Our study is among the first to prospectively examine the associations between bacterial translocation and risk of liver cancer, with the largest sample size and most comprehensive coverage of biomarkers to date. Other strengths of our study include the long follow-up period (up to 29 years), availability of baseline fasting serum samples, detailed information on potential confounders including HCV infection, and use of ICD-O morphology codes to identify HCC cases. There are also several limitations. For example, there was only a single determination of biomarkers at baseline, and the temporal reliability of these biomarkers is not well established. A previous study demonstrated that the LBP had moderate test–retest reliability up to a 9-month period; however, it may be more desirable to include multiple measurements rather than a single measurement in future studies (36). In addition, there was no clinical determination of underlying fibrosis or cirrhosis at baseline. Our study population was confined to males and smokers; thus, extrapolation to other populations should be done with caution.
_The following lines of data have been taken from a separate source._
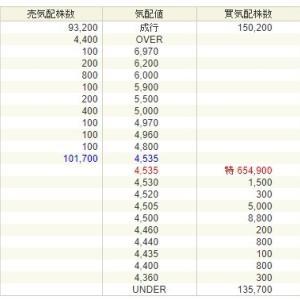 アースインフィニティ(7692)は初日初値付かずで2日目へ!合致点は上限表示超え!
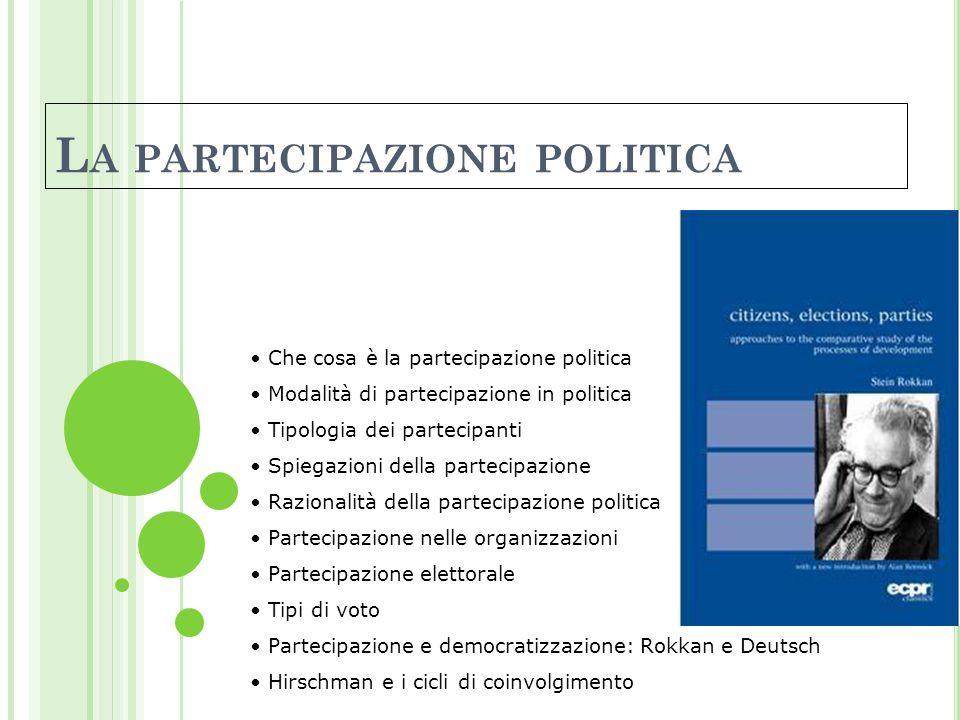 L A PARTECIPAZIONE POLITICA Che cosa è la partecipazione politica Modalità di partecipazione in politica Tipologia dei partecipanti Spiegazioni della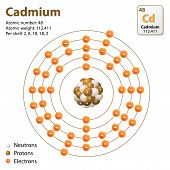 Atom Cadmium. This diagram shows the electron shell configuration for the Cd atom poster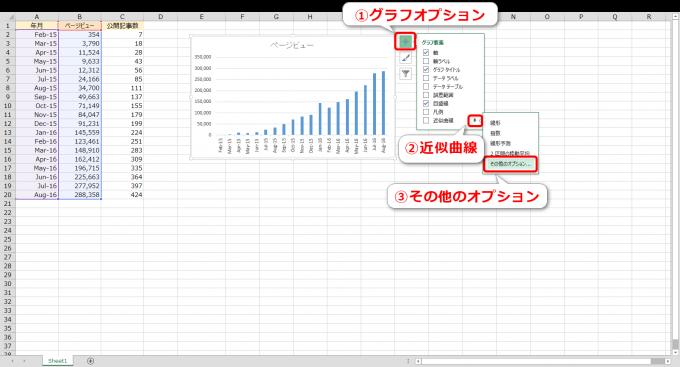エクセルのグラフの近似曲線のオプションで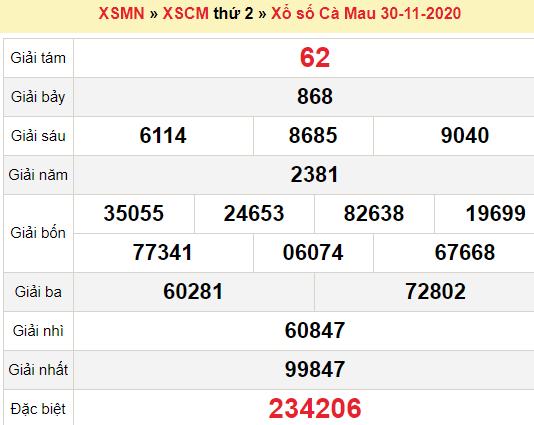 XSCM 30/11/2020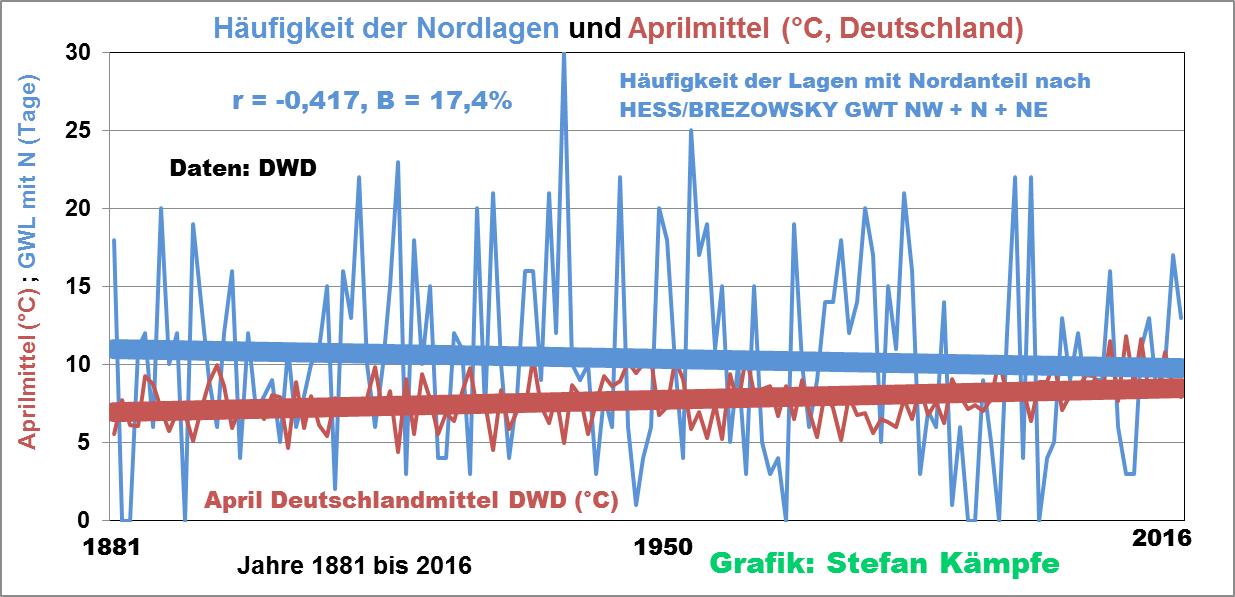 Tolle Tragbare Klimaanlage Diagramm Bilder - Elektrische Schaltplan ...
In conclusion, our study indicates that biomarkers of bacterial translocation, specifically IgA against flagellin and LPS, may be associated with risk of primary liver cancer. Currently, there are limited data on biomarkers of liver cancer risk. Thus, our findings, if replicated in future studies, could better clarify the role of the gut–liver axis, specifically gut-derived bacterial products, in liver cancer etiology, and may provide important insights to improve the prevention and risk prediction of liver cancer.

No potential conflicts of interest were disclosed.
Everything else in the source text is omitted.